On 12/13/06, Wade Leftwich <[EMAIL PROTECTED]> wrote:
I've run into some unexpected case sensitivity on searches, at least
unexpected by me.
If you index a text field containing this sentence:
A sentence containing CamelCase words by [EMAIL PROTECTED] is found
at StudlyCaps.org
The document will be found by searching for "camelcase" but not for
"[EMAIL PROTECTED]" or "studlycaps.org".
This happens with the Standard or the DisMax query handler.
A bit of a problem for me, because I'm indexing a bunch of business
magazines, and domain names are frequently capitalized, often in CamelCase.
It's your text analysis configuration.
The WordDelimiterFilter is doing this... it's so "CamelCase" can be
found searching for "camelcase", "camel-case" or "camel case".

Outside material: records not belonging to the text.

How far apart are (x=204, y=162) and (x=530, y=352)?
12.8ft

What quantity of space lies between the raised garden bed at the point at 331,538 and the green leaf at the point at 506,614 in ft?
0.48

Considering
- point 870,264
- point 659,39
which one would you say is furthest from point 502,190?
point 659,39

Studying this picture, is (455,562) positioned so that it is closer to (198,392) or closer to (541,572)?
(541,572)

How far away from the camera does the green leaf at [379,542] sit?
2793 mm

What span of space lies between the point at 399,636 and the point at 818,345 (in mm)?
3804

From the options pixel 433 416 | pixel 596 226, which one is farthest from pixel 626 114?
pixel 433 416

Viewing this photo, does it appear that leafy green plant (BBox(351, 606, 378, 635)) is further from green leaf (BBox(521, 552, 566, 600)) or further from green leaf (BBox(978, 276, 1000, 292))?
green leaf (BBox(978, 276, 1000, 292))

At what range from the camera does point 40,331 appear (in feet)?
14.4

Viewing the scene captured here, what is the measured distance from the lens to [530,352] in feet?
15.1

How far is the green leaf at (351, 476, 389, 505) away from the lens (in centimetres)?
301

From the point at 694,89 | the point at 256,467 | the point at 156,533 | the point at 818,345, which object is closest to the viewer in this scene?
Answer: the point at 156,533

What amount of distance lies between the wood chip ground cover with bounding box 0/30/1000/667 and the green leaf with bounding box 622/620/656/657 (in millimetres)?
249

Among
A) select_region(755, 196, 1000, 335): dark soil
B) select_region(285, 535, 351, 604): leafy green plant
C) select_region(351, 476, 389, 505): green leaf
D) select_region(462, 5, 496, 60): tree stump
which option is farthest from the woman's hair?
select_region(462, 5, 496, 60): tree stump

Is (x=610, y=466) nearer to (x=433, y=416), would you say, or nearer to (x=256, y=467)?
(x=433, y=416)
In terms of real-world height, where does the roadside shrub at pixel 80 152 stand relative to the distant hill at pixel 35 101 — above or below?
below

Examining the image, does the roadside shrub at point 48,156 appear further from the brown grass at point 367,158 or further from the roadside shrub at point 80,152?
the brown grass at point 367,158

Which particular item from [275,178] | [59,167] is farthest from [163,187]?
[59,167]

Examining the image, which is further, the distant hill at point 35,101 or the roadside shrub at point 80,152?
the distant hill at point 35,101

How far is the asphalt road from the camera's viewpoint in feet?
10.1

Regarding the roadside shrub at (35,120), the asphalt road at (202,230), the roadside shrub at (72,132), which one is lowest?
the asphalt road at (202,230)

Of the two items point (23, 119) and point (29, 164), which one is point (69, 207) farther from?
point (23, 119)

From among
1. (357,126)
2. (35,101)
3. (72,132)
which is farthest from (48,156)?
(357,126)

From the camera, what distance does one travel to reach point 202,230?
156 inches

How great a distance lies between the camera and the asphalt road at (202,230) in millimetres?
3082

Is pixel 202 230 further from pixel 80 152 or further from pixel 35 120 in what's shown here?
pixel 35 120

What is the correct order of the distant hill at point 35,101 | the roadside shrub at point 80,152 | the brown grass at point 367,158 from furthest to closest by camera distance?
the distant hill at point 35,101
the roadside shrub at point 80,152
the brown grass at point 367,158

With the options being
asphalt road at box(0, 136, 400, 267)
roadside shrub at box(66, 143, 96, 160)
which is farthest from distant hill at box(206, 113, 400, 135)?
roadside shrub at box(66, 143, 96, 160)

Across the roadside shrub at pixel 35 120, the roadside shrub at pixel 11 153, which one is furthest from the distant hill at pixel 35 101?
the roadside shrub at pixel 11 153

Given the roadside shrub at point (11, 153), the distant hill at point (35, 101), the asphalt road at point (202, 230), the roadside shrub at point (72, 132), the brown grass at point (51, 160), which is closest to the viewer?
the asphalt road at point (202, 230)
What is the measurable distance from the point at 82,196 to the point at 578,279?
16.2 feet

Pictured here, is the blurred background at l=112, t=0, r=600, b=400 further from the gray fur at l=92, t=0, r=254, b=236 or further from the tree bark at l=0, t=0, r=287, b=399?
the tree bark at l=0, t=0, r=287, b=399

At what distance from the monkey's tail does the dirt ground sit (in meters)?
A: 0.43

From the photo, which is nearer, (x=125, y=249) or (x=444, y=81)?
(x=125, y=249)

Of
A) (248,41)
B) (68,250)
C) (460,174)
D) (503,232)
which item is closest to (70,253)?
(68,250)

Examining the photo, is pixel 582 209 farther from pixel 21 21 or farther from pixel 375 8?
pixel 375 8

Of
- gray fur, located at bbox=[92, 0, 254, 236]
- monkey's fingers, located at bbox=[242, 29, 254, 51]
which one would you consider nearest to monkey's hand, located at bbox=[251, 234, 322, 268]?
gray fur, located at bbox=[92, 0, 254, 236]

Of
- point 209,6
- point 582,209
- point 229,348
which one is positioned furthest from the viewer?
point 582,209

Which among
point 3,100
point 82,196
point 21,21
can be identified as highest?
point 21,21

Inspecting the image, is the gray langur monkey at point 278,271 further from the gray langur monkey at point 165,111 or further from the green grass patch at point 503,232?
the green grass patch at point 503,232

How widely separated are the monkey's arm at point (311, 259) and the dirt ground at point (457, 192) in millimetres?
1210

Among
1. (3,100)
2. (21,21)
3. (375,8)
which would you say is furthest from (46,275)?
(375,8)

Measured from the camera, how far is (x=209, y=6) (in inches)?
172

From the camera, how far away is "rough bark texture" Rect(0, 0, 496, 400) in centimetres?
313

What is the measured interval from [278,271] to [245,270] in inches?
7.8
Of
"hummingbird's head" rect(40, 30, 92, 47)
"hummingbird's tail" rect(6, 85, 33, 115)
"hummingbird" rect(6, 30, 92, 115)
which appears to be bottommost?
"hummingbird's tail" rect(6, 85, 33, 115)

It does this by detecting all the word parts and then indexing them
separately as well as all catenated. So "CamelCase" is indexed as
both both "camelcase" and "camel case".
When searching, the WordDelimiterFilter is configured to split only,
so "camelcase", "camel-case", and "camel case" will all match.
When it hits something like [EMAIL PROTECTED], it would index it as
"upanddownmysitecom" and "up and down mysite com"
On the search side, a search of "[EMAIL PROTECTED]" is broken into
"upanddown mysite com" which doesn't match anything indexed.
There are a number of options, not limited to
- create a new fieldtype and throw out the WordDelimiterFilter... the
current "text"
field type is for demonstration purposes only anyway. Solr, like
Lucene, is meant
to be customized.
- If you want to keep the camel-case flexibility, but not across "."
and "-", then
try using a letter tokenizer to throw away the non-letter tokenizers first.
- create a specific filter for email or website addresses if no combination of
existing filters do what you want.
Play around with the analysis tool on the admin page, it will help you
understand what's going on.
-Yonik